2月4日、文房具やコスメ、キャラクター雑貨などを取り扱う『ロフト』の公式サイトで、『立体シールの販売見合わせについて』と題した文書が公開された。
「ロフトは《「ボンボンドロップシール」「うるちゅるポップシール」「ドロップジェリーシール」の3シリーズは、全国的な品薄と混雑防止のため、当面の間、ロフトネットストア含むロフト全店で販売を見合わせいたします》と公表。販売再開の時期は未定だといいます。

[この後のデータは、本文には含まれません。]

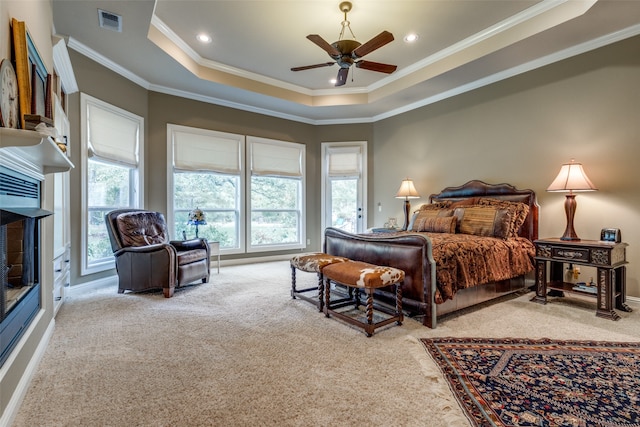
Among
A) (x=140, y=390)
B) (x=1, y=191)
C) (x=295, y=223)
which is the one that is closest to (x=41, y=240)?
(x=1, y=191)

名前が記された3つのシールはふっくらとした立体感と艶やかな質感が特徴的なシール。昨今、Y2Kなど、ファッション分野でも平成期に回帰するようなトレンドが見られますが、シールも“平成レトロブーム”の波に乗る形で小中学生から大人まで幅広い世代から人気を博しています」(全国紙社会部記者、以下同)
『ハンズ』『ヴィレヴァン』『ドンキ』の対応は
昨年の流行語大賞には“平成女児”がノミネート。1990年代後半から2000年代初頭の小中学生カルチャーが再評価されている。この“立体シール”も昨年後半ごろから話題になり、販売する小売店では品切れが相次いでいる状況だ。
2月5日、「ボンボンドロップシール」の販売元である株式会社クーリアは公式Xで新作を告知するとともに《今までに発売された全ての商品も、24時間体制で増産に入っております》と綴った。
大ブームが起こっている“立体シール”だが、深刻な問題も浮上しているという。
「大手フリマサイト『メルカリ』での高額転売が散見されており、中には定価の10倍で売られているものも。今回のロフトの販売見合わせには、“転売問題”も影響していると見られます。さらに転売だけでなく、中国製の“偽物"も流通するなど、カオスな状況になっています」
ロフト以外で立体シールを扱う雑貨店は、今後どのような対応を取るのだろうか。『遊べる本屋』をキーワードに書籍や雑貨などを扱う『ヴィレッジヴァンガード』に問い合わせてみたが、「その手のシール関連の取材・撮影はお断りさせていただいています」とのことだった。
生活雑貨やDIY商品、植物などを扱う『ハンズ』は、
「お問い合わせの立体シールに関しては、入荷未定の状況が続いています。そのため、個別の商品・シリーズについての取り扱い有無は回答を差し控えさせていただきます。
また、販売に関しては店舗運営とお客様の安全確保および、公平な販売機会の提供を最優先に考え、適宜対応しております」
と回答があった。
家電や食料品などを低価格で販売する『ドン・キホーテ』は、
「3種類とも取扱いしておりますが、いずれも人気商品のため各店舗品切れ・入荷待ちの状態となっております。今後につきましては、回答を控えさせていただきます」
と回答。
加速する“立体シール”ブーム。品切れや高額転売、偽物の流通など、問題は山積みのようだ。